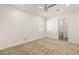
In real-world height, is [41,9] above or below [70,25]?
above

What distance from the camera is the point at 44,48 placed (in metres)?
1.30

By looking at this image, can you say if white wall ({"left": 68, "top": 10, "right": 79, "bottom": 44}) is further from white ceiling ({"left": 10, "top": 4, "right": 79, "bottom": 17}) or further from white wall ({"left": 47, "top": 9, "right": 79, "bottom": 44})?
white ceiling ({"left": 10, "top": 4, "right": 79, "bottom": 17})

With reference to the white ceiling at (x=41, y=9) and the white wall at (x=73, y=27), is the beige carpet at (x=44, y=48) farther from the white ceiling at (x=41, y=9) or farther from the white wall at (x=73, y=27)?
the white ceiling at (x=41, y=9)

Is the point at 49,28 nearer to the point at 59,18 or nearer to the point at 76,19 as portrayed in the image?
the point at 59,18

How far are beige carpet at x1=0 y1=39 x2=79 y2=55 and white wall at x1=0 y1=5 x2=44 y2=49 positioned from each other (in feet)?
0.28

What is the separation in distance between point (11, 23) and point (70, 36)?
1.05 m

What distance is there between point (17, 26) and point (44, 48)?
59cm

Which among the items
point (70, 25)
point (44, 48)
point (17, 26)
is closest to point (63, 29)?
point (70, 25)

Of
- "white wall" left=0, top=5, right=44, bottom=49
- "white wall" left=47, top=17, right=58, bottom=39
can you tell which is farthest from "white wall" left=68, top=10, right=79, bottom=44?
"white wall" left=0, top=5, right=44, bottom=49

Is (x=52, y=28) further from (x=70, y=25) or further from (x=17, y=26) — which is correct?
(x=17, y=26)

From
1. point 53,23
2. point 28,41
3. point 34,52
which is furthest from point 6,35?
point 53,23

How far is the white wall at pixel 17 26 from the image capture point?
1173 millimetres

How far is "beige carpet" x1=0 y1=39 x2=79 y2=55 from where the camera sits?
121cm
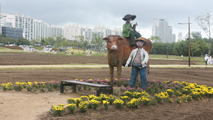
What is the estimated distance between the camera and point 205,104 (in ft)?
24.5

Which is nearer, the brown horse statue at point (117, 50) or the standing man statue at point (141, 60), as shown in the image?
the standing man statue at point (141, 60)

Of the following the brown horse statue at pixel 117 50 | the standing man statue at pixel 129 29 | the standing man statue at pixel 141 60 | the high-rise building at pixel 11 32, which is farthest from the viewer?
the high-rise building at pixel 11 32

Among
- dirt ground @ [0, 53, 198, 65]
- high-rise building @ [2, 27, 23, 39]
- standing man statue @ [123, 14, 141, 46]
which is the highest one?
high-rise building @ [2, 27, 23, 39]

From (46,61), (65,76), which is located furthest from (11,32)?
(65,76)

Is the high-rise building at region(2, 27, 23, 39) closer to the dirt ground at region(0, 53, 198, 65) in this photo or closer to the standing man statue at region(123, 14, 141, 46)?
the dirt ground at region(0, 53, 198, 65)

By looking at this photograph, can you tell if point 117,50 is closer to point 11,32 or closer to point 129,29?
point 129,29

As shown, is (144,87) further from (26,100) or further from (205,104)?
(26,100)

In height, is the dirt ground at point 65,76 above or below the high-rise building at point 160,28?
below

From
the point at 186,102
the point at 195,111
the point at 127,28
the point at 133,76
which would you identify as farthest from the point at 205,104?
the point at 127,28

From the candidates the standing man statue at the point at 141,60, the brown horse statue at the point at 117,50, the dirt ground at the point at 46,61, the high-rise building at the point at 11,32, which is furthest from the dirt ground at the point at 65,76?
the high-rise building at the point at 11,32

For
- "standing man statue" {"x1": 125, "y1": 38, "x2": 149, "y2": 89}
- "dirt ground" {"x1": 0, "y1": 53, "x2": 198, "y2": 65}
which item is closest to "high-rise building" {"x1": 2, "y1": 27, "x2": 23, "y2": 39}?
"dirt ground" {"x1": 0, "y1": 53, "x2": 198, "y2": 65}

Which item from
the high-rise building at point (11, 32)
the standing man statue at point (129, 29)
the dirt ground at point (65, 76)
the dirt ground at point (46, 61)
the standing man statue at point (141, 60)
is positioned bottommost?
the dirt ground at point (65, 76)

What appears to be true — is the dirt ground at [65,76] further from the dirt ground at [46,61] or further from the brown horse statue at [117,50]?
the dirt ground at [46,61]

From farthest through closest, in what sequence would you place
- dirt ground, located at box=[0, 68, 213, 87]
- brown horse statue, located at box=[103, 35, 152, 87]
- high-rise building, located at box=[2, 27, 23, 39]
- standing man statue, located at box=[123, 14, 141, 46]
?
high-rise building, located at box=[2, 27, 23, 39] → dirt ground, located at box=[0, 68, 213, 87] → standing man statue, located at box=[123, 14, 141, 46] → brown horse statue, located at box=[103, 35, 152, 87]
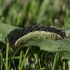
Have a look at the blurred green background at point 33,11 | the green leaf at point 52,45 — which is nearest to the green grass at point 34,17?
the blurred green background at point 33,11

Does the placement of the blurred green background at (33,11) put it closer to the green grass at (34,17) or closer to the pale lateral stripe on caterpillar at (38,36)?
the green grass at (34,17)

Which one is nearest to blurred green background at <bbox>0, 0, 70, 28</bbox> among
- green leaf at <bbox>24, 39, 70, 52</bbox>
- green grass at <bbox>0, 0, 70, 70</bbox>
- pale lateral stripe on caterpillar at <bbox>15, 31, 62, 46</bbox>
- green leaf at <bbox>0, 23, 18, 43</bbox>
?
green grass at <bbox>0, 0, 70, 70</bbox>

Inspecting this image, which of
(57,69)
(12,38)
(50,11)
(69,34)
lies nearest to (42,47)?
(57,69)

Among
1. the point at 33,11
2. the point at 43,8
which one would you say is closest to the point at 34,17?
the point at 33,11

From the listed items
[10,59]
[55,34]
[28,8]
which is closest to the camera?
[10,59]

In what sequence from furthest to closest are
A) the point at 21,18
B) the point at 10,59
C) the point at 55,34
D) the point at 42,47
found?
the point at 21,18, the point at 55,34, the point at 10,59, the point at 42,47

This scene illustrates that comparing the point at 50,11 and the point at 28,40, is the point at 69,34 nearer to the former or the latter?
the point at 28,40
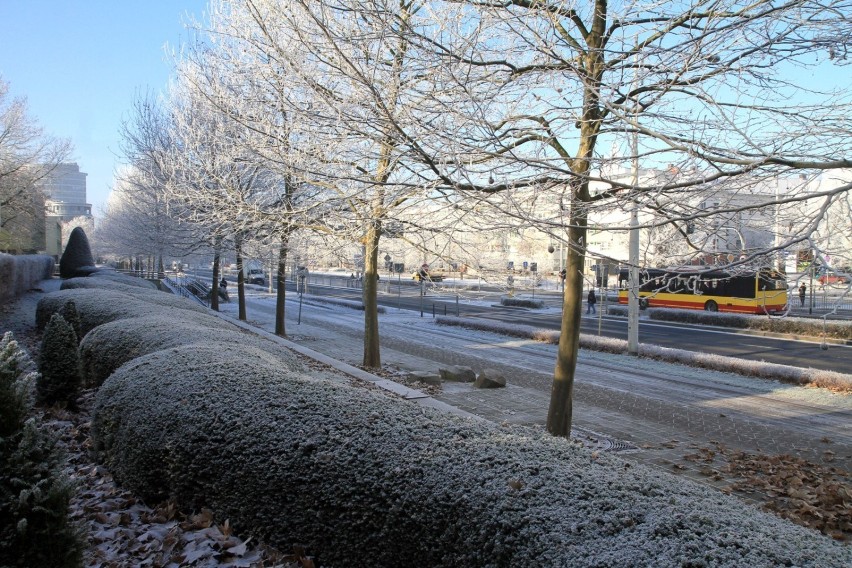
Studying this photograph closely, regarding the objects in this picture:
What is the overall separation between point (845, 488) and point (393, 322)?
21.5 metres

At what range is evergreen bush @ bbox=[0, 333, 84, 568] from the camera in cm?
256

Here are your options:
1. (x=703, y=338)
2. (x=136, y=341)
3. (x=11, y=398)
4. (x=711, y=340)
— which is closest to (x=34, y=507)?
(x=11, y=398)

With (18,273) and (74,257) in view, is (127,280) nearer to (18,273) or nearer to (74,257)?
(18,273)

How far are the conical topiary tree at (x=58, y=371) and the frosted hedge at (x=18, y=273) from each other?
1418 cm

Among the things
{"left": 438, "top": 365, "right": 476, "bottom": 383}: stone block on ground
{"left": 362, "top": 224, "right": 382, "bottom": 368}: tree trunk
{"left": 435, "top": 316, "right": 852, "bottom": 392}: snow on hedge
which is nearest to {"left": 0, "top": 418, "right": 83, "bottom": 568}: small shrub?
{"left": 362, "top": 224, "right": 382, "bottom": 368}: tree trunk

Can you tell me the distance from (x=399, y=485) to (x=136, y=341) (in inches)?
197

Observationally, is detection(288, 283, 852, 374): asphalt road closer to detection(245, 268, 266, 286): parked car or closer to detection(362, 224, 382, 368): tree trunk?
detection(362, 224, 382, 368): tree trunk

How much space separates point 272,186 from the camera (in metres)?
16.1

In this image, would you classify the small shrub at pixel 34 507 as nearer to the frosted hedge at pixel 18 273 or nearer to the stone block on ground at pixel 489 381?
the stone block on ground at pixel 489 381

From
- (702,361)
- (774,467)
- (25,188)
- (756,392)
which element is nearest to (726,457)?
(774,467)

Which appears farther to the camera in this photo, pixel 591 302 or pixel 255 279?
pixel 255 279

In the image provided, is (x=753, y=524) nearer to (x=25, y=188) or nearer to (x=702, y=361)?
(x=702, y=361)

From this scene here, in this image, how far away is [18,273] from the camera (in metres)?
22.8

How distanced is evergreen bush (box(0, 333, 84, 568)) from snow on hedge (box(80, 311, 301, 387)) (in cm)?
352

··········

Task: Rewrite the stretch of the listing from the line containing "How much space" through the end of the listing, replacing "frosted hedge" with "snow-covered hedge" and leaving everything else unchanged.

Response:
How much space separates point 272,186 from the camera (in metres)?
16.1

In this image, would you classify the small shrub at pixel 34 507 as nearer to the snow-covered hedge at pixel 18 273 or nearer to the stone block on ground at pixel 489 381?
the stone block on ground at pixel 489 381

From
- (702,361)
- (774,467)
- (25,188)
- (756,392)
which element is nearest to (726,457)?
(774,467)

Which appears farther to the camera in this photo, pixel 591 302 or pixel 255 279?
pixel 255 279

In the image provided, is (x=753, y=524) nearer to (x=25, y=188) or nearer to (x=702, y=361)?
(x=702, y=361)

From this scene here, in this image, how far away is [18,273] from the camera (in metres)?
22.8

How distanced is evergreen bush (box(0, 333, 84, 568)) from snow on hedge (box(80, 311, 301, 387)) (in cm)?
352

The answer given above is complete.